[[ Entries shown, beginning ]]

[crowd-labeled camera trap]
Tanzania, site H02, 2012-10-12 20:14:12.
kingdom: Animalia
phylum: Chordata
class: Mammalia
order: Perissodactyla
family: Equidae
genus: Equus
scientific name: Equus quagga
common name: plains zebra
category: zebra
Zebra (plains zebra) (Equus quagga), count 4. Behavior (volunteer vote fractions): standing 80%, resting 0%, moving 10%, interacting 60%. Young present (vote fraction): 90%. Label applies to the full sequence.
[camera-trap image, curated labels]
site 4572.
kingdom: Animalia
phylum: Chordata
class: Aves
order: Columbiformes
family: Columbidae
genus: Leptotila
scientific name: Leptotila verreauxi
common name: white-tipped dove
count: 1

[[ Entries shown, end ]]
[[ Entries shown, beginning ]]

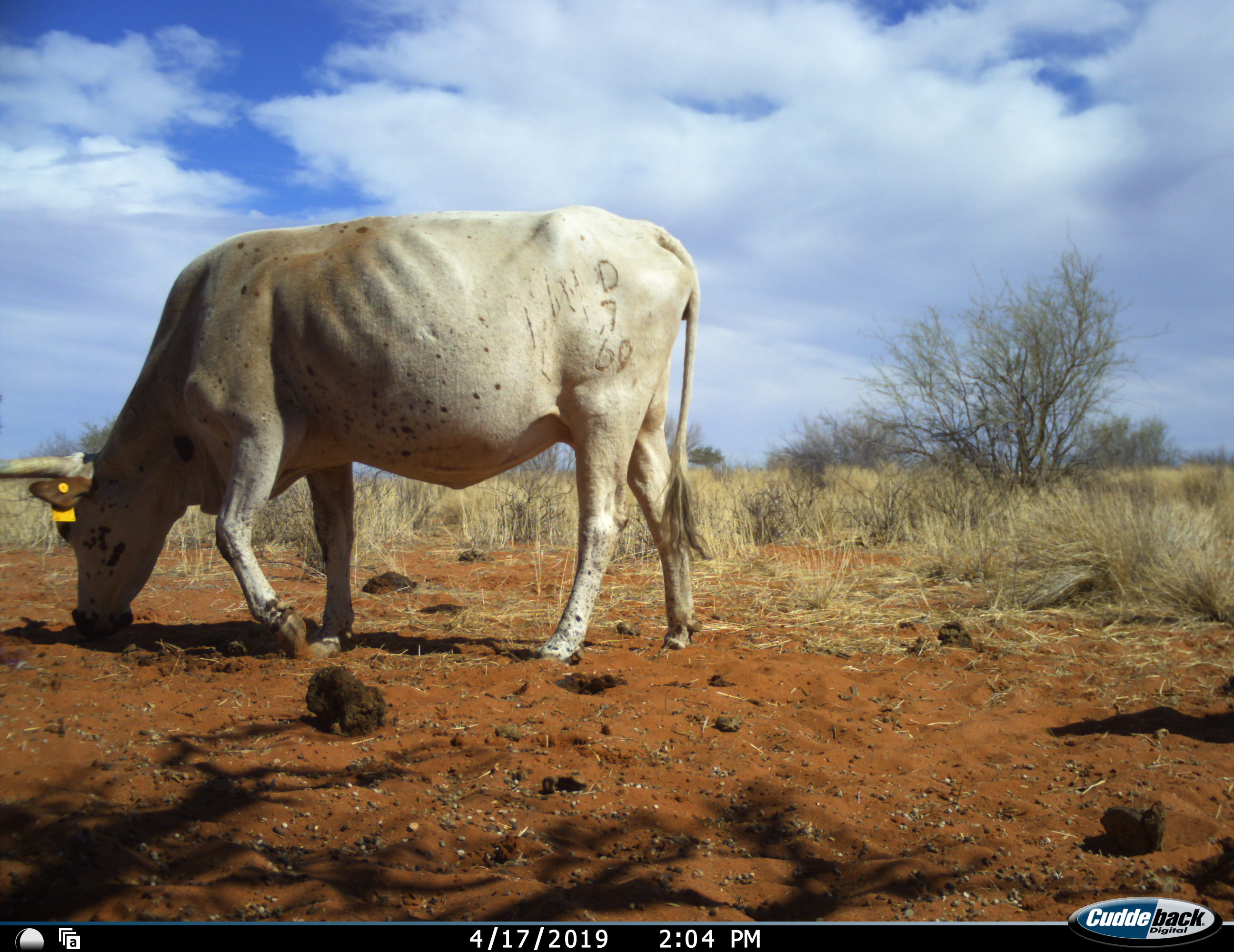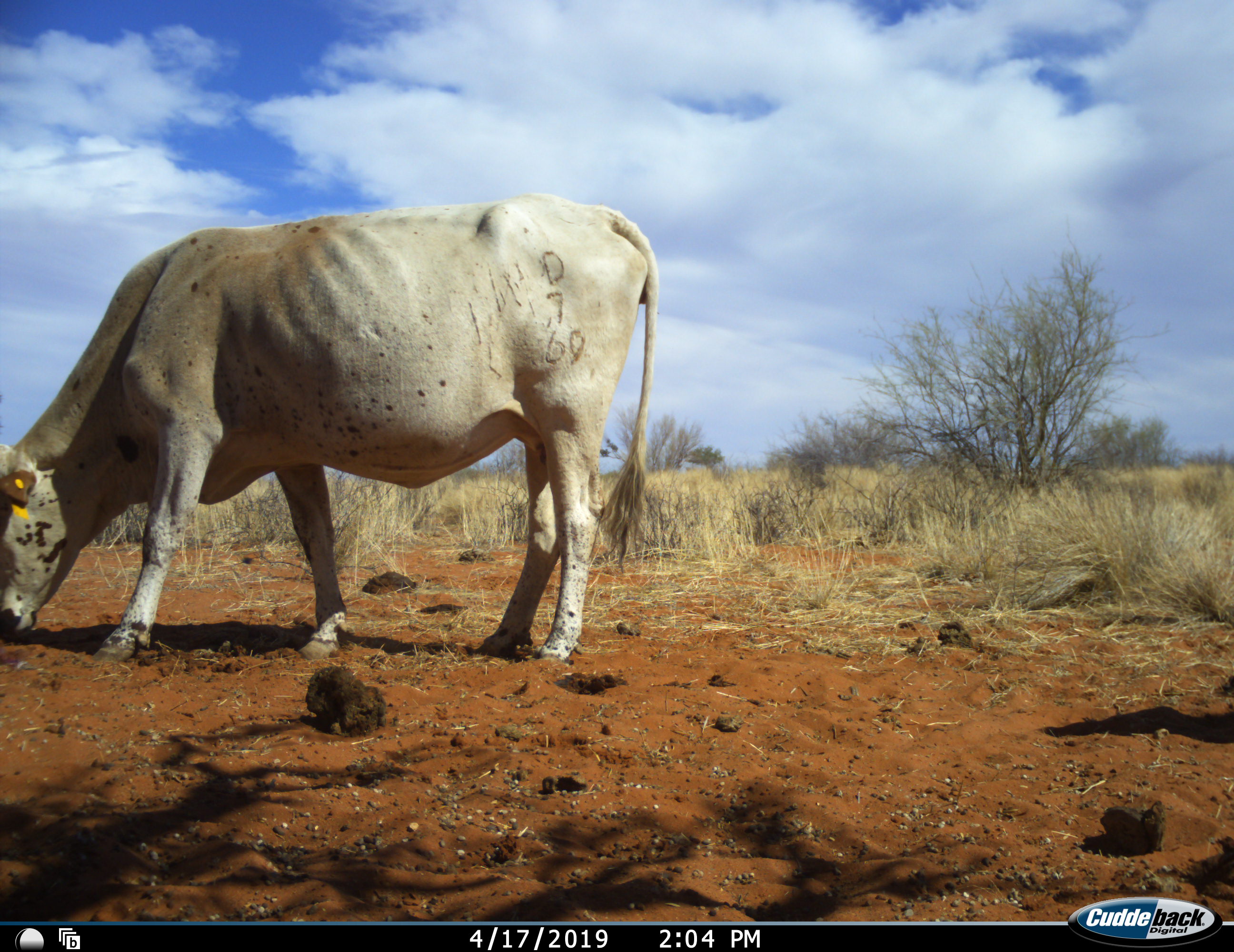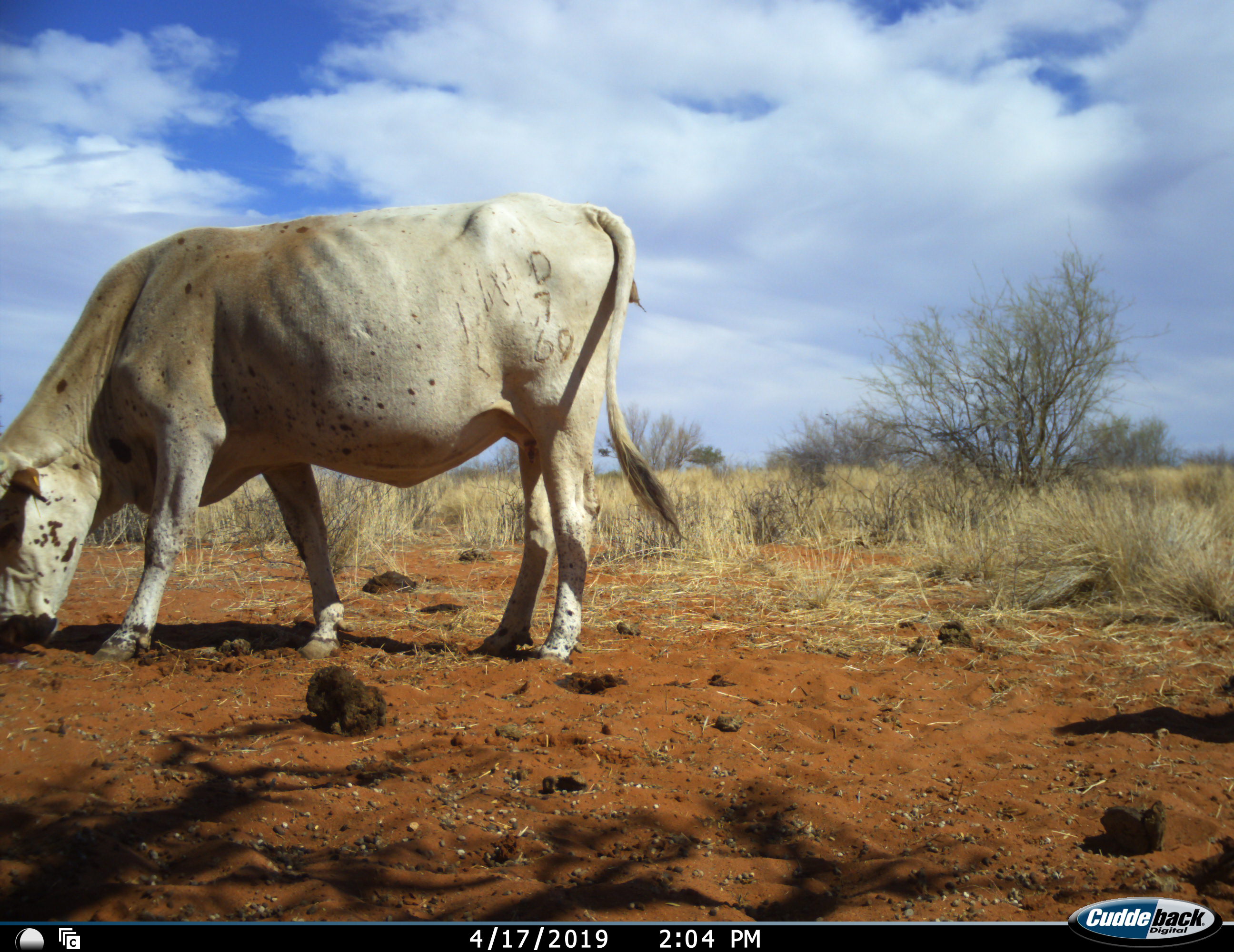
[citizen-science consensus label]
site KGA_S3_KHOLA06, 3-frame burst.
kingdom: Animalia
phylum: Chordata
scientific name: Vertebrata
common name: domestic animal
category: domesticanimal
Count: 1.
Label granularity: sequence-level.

[[ Entries shown, end ]]
[[ Entries shown, beginning ]]

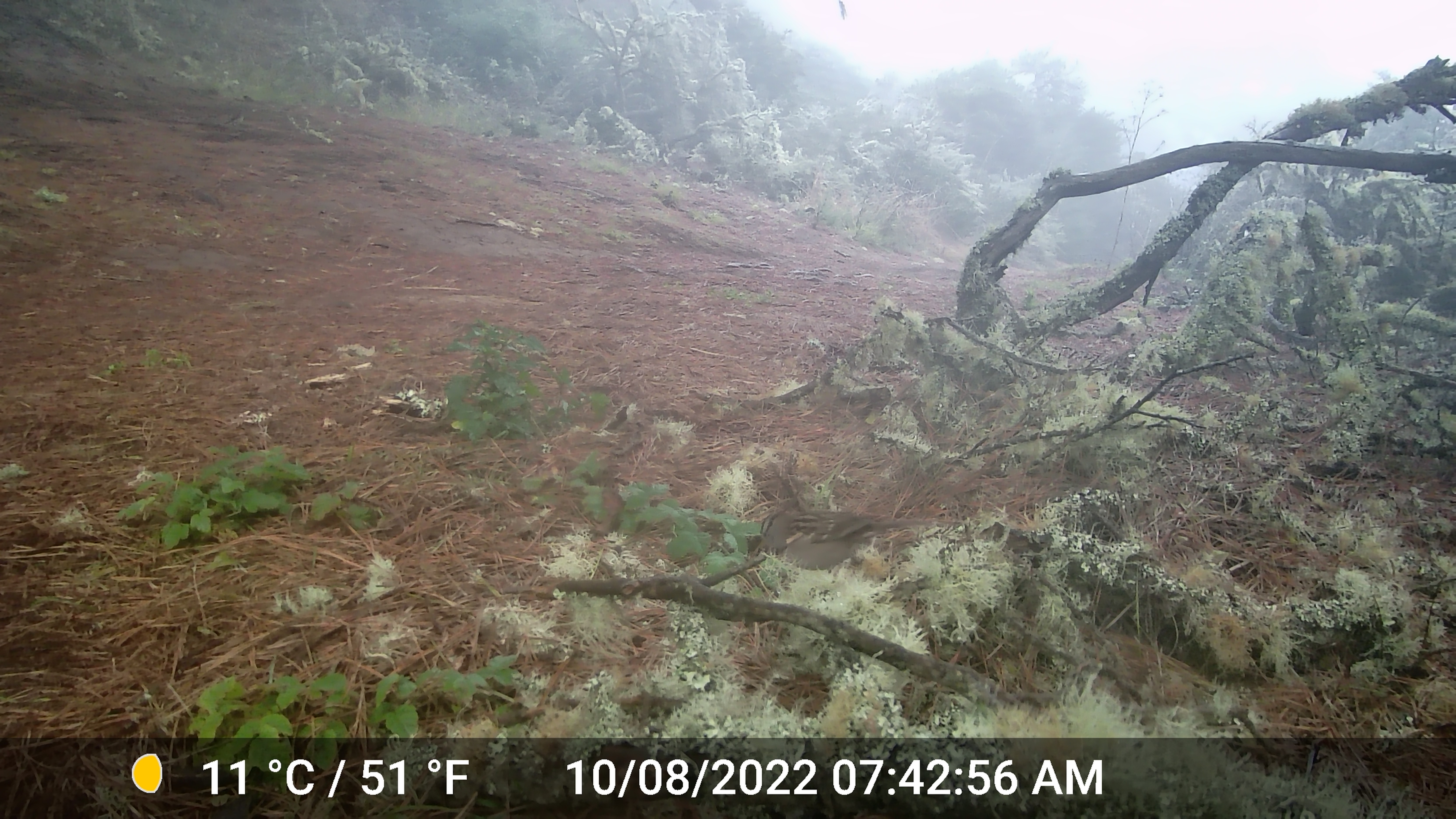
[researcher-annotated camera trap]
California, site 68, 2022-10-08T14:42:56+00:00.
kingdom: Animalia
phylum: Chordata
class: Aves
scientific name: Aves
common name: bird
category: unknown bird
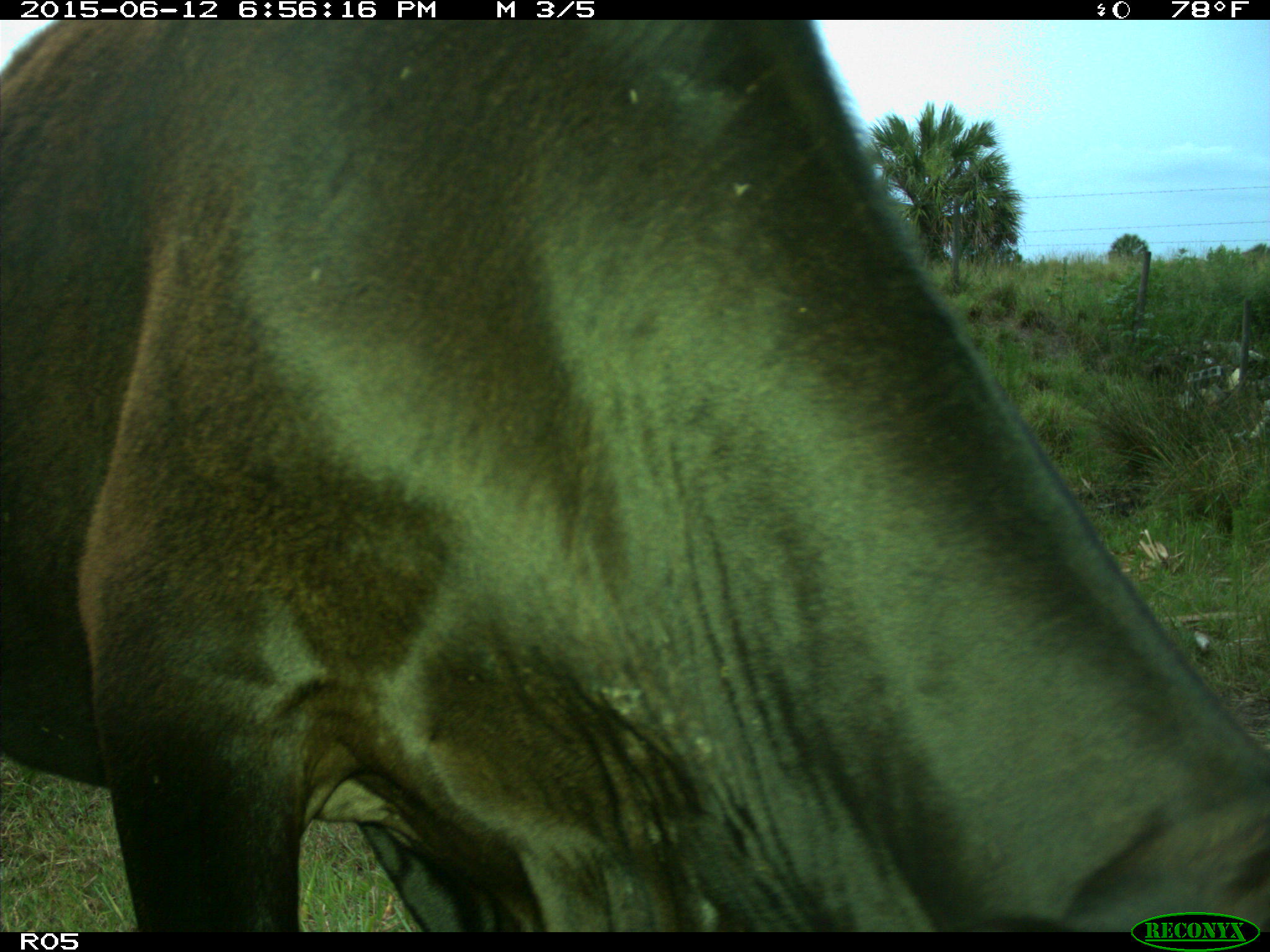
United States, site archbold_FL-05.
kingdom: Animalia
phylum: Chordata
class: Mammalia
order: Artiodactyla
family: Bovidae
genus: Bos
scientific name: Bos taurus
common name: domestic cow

[[ Entries shown, end ]]

### Required action
Pull out every line in the material above where "trap" occurs.

### Task output
[crowd-labeled camera trap]
[camera-trap image, curated labels]
[researcher-annotated camera trap]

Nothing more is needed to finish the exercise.